1. This is a petition by the management of the Ved Luxmi Flour and General Mills (Private), Ltd., Rohtak, under Article 226 of the Constitution directed against the award of the labour court, Rohtak. After due enquiry the respondent Tarlok Chand was dismissed from service by the management. The charge made against him was that on 23 February 1959, Tarlok Chand forcibly snatched the bunch of keys from Dev Dutt, opened the bins of the mills and got them inspected by Dev Raj Sethi and comrade Gurmukh Singh without the permission of the manager. Thus it will be seen that the charge was two fold--(1) the forcible snatching of the keys; and (2) the unauthorized inspection by the gentlemen without the permission of the manager. Explanation of Tarlok Chand was taken by the management. Evidence was recorded in his presence and thereafter orders of dismissal were passed. This dispute was taken by the union and, therefore, it was referred by the Government by notification to the labour court on 12 January 1960, Before the labour court, the entire proceedings resulting in the dismissal of Tarlok Chand were produced by the manager and reliance was placed on those proceedings. The labour court, however, recorded fresh evidence and on the basis of that fresh evidence, it came to the conclusion that the findings of the management were completely baseless and perverse. I have not been able to reconcile myself to this proposition that the findings arrived at by the management on the evidence recorded by it can be judged by reference to fresh evidence recorded by the labour court. The scope of the authority of the labour court in such matters has been more than once stated by their lordships of the Supreme Court and reference may be made to the observations of their lordships in Indian Iron and Steel Co., Ltd. v. their workmen 1958--I L.L.J. 2603, which are in these terms:
Undoubtedly, the management of a concern has power to direct its own internal administration and discipline: but the power is not unlimited and when a dispute arises, industrial tribunals have been given he power to see whether the termination of service of a workman is justified and to give appropriate relief. In case of dismissal on misconduct, the tribunal does not, however, act as a Court of appeal and substitute its own judgment for that of the management.
It will interfere--
(i) when there is a want of good faith;
(ii) when there is victimization or unfair labour practice;
(iii) when the management has been guilty of a basic error or violation of a principle of natural justice; and
(iv) when on the materials, the finding is completely baseless or perverse.
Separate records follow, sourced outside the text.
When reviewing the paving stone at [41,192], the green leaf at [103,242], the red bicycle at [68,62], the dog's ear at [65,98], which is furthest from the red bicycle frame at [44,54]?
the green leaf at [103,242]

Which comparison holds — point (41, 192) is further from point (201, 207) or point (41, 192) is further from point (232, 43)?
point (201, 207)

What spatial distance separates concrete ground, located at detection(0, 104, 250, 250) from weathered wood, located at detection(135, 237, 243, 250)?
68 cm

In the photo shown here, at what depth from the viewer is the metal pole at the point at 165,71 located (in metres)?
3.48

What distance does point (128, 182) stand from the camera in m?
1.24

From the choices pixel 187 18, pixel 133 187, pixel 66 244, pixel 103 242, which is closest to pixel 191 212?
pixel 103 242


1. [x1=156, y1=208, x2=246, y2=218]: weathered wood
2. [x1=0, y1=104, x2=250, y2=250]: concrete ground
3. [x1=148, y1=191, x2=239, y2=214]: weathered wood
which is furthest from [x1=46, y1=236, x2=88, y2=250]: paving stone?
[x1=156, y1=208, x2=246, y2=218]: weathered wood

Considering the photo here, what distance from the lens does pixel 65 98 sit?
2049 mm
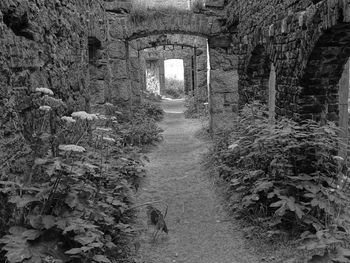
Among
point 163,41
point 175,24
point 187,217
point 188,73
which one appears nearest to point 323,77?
point 187,217

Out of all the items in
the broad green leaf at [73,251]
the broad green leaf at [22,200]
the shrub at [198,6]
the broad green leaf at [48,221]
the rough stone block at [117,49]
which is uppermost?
the shrub at [198,6]

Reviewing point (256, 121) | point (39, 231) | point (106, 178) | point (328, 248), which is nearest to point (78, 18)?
point (106, 178)

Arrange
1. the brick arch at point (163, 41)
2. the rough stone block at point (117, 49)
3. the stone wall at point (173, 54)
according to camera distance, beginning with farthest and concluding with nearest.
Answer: the stone wall at point (173, 54)
the brick arch at point (163, 41)
the rough stone block at point (117, 49)

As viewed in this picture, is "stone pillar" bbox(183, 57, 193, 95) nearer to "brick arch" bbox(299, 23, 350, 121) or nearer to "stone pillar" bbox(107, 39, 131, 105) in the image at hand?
"stone pillar" bbox(107, 39, 131, 105)

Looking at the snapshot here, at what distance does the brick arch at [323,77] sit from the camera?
427 cm

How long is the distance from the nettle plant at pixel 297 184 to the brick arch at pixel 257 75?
6.91 feet

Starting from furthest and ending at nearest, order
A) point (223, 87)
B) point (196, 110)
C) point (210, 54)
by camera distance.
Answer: point (196, 110), point (223, 87), point (210, 54)

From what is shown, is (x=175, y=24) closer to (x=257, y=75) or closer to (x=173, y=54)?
(x=257, y=75)

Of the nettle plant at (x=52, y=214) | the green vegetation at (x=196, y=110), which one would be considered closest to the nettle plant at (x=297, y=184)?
the nettle plant at (x=52, y=214)

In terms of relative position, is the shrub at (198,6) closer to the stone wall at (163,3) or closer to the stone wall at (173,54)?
the stone wall at (163,3)

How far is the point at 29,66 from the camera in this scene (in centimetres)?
317

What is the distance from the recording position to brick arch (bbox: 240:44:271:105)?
6.94m

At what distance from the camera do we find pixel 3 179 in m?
2.57

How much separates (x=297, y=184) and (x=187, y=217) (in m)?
1.33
What I understand by proposition 4 is that the finding of the management has to be held baseless or perverse, on the evidence recorded by the management. To the similar effect are the observations of the Supreme Court in India General Navigation and Railway Co., Ltd. v. their workmen 1960--I L.L.J. 13.
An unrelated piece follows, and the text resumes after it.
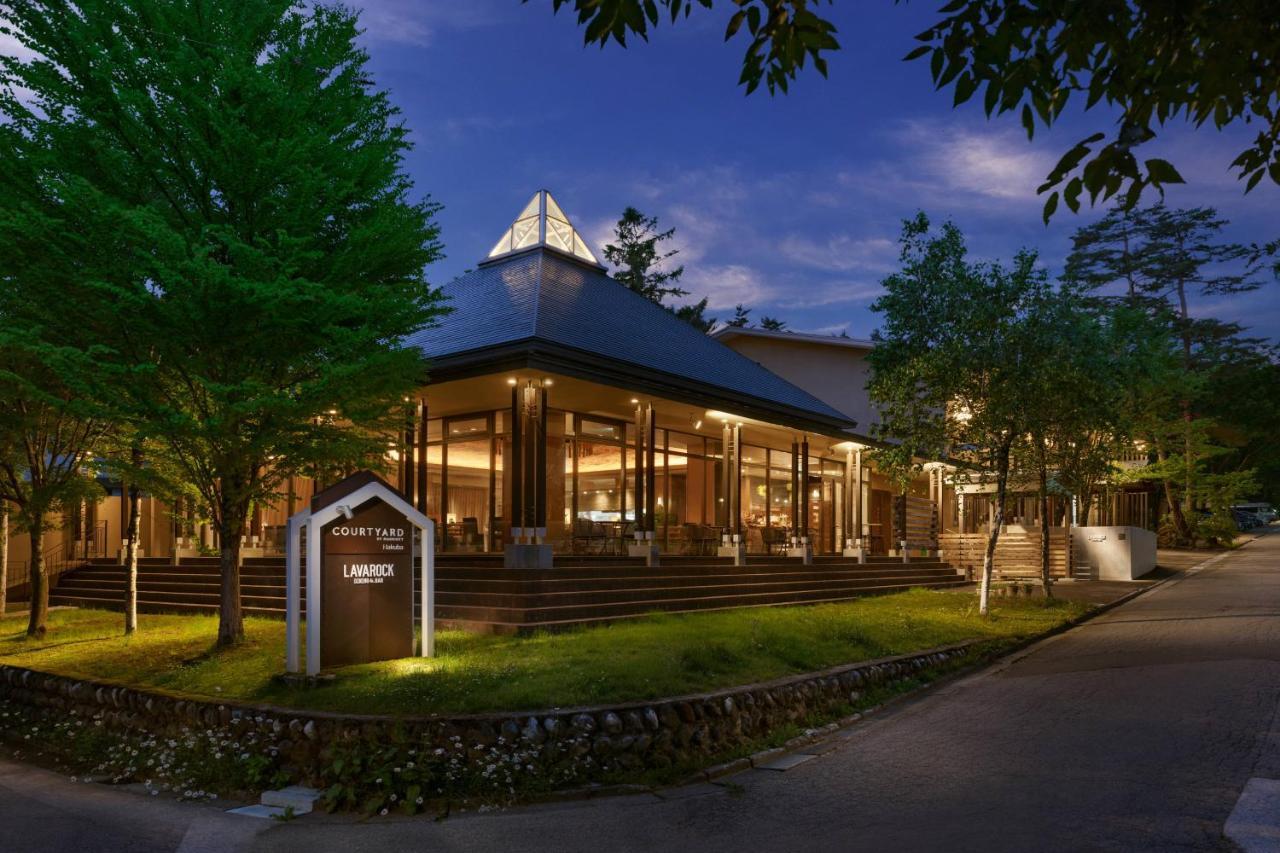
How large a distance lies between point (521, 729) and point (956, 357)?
→ 13.7 metres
2. It is no doubt true that if no proper enquiry was held then, of course, the tribunal could on that basis hold the dismissal to be ultra vires but in the present case proper enquiry was held and at no stage of the enquiry any grievance was made by Tarlok Chand that his evidence was not properly recorded. As a matter of fact, it was only in the labour court for the first time that he set out a case that the management did not record what the witnesses stated. If that were true he would have said so at the stage of the enquiry that was conducted by the management. The tribunal, on the other hand, recorded the statements of those very witnesses and came to a different finding on the same matter. If these very witnesses were not prepared to speak the whole truth before the management, how could the tribunal come to the conclusion that they were speaking the truth before it. As a matter of fact, evidence of such witnesses would be wholly unworthy of credence. It is patent on the evidence that the first charge, namely, the snatching of the keys is not proved, but the second charge, namely, that he got the inspection of the bins conducted is fully proved, and as has been held by the Supreme Court in Indian Iron and Steel Company case 1958--I L.L.J. 260, the labour court cannot sit on appeal on the finding of the management. It cannot he disputed that it Is in the interest of discipline that an employee of a concern does not do anything beyond the scope of his authority. It was not part of the duty of Tarlok Chand to get the bins inspected. That being so, the award of the labour court is wholly without jurisdiction and in this view of the matter, relying on the Supreme Court's decision, I set aside the same. In the circumstances, however, I will make no order as to costs.